Not the Real Jupiter by Barbara Wilson

Not the Real Jupiter by Barbara Wilson

Author:Barbara Wilson
Language: eng
Format: epub
Tags: lesbian, woman sleuth, women mystery, comic mystery, literary mystery, publishing mystery, oregon mystery, lgbtq literary, translator character
Publisher: Cedar Street Editions via Indie Author Project


* * *

16.

I woke up around midnight, when the downstairs lamps automatically turned themselves off. All the pillows were on the floor, along with pages from the copyedited text of On Jupiter, and the blinds were still open. I had a crick in my neck. I got up and closed the blinds and pulled the drapes, but not before glancing out. Yes, there were two large ceramic pots on the porch, with some kind of gigantic bronze plants in them. Their sword-like leaves gleamed eerily.
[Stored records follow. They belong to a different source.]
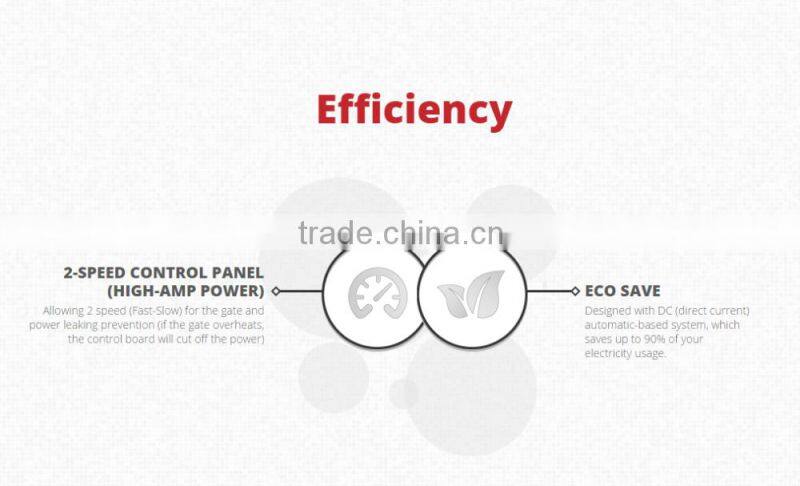 Efficiency

trade.china.cn

2-SPEED CONTROL PANEL (HIGH-AMP POWER)
Allowing 2 speed (Fast-Slow) for the gate and power leaking prevention (if the gate overheats, the control board will cut off the power)

ECO SAVE
Designed with DC (direct current) automatic-based system, which saves up to 90% of your electricity usage.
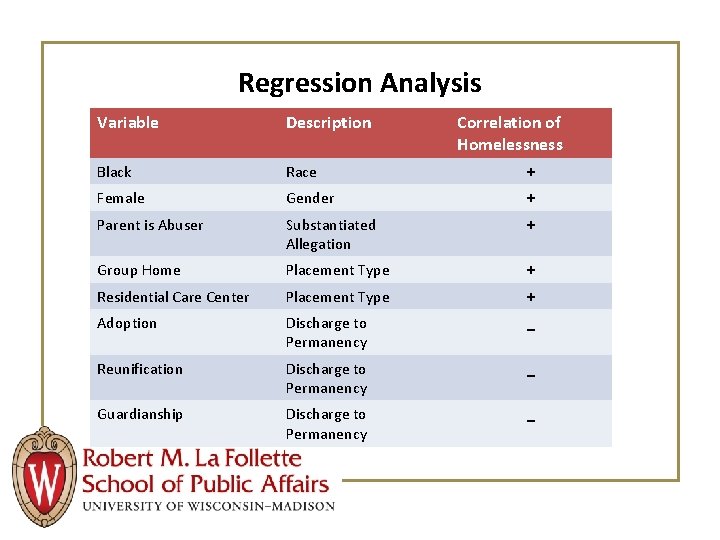 Regression Analysis

| Variable | Description | Correlation of Homelessness |
|---|---|---|
| Black | Race | + |
| Female | Gender | + |
| Parent is Abuser | Substantiated Allegation | + |
| Group Home | Placement Type | + |
| Residential Care Center | Placement Type | + |
| Adoption | Discharge to Permanency | – |
| Reunification | Discharge to Permanency | – |
| Guardianship | Discharge to Permanency | – |

W

Robert M. La Follette School of Public Affairs
UNIVERSITY OF WISCONSIN–MADISON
How could I have missed them? In the harsh white porch light they looked like they came from another planet.

I went upstairs to the guest room, took off my clothes and tossed them on a chair, and jumped between the sheets, intending to take up my dreams where I’d left off.

But now, of course, I couldn’t sleep. I couldn’t decide what to believe about Giselle. Was she simply an idealist, like so many small publishers, the gradual victim of her own optimism that eventually there would be a bestseller to make up for all the titles that had bombed or languished on an ever-lengthening backlist? Was it her idealism that had caused her to put most of the proceeds from the Portland house sale into Entre Editions and persuade Jane to work for free for two years and to drain her savings to get the press off the ground? Or was there something more calculating about Giselle?

Had she persuaded her depressed and aging mother to make a will in which she got the house and cottage, and her sister Jacqui nothing? Had Giselle simply been using Jane for a few years to launch Entre Editions and, now that Jane’s resources were depleted, had Giselle been looking elsewhere for investors? Had Jane gotten wind of the relationship with Karen being both sexual and economic? But if it was economic, wouldn’t Jane be glad to have an investor like Karen or even to have been bought out so she didn’t slide deeper into debt? Furthermore, from a financial point of view, it wouldn’t have served Jane to push her partner over the bluff because Giselle’s death left Jane worse off. After all, Giselle was going to sell the cottage in Newport and use the money to pay off the remodeling loan on the Portland house, or so Giselle had said. The motive then—if Jane had had anything to do with Giselle’s death—must have been jealousy. Anger at Karen and Giselle, loss of trust, and jealousy powerful enough to want to murder.

I could only hope that Haakonssen would move quickly on the information I’d given him by at least finding out who the beneficiary of the trust was. He could draw his own conclusions about the Giselle-Jane-Karen triangle. I didn’t want to get into discussing the intricacies of lesbian relationships with him, that I knew.

For my own part, I still found myself wondering about Pauline, the beautiful big Other in the story, the mysterious mother planet around whom her daughters circled, drawing them to her with unbearable gravity.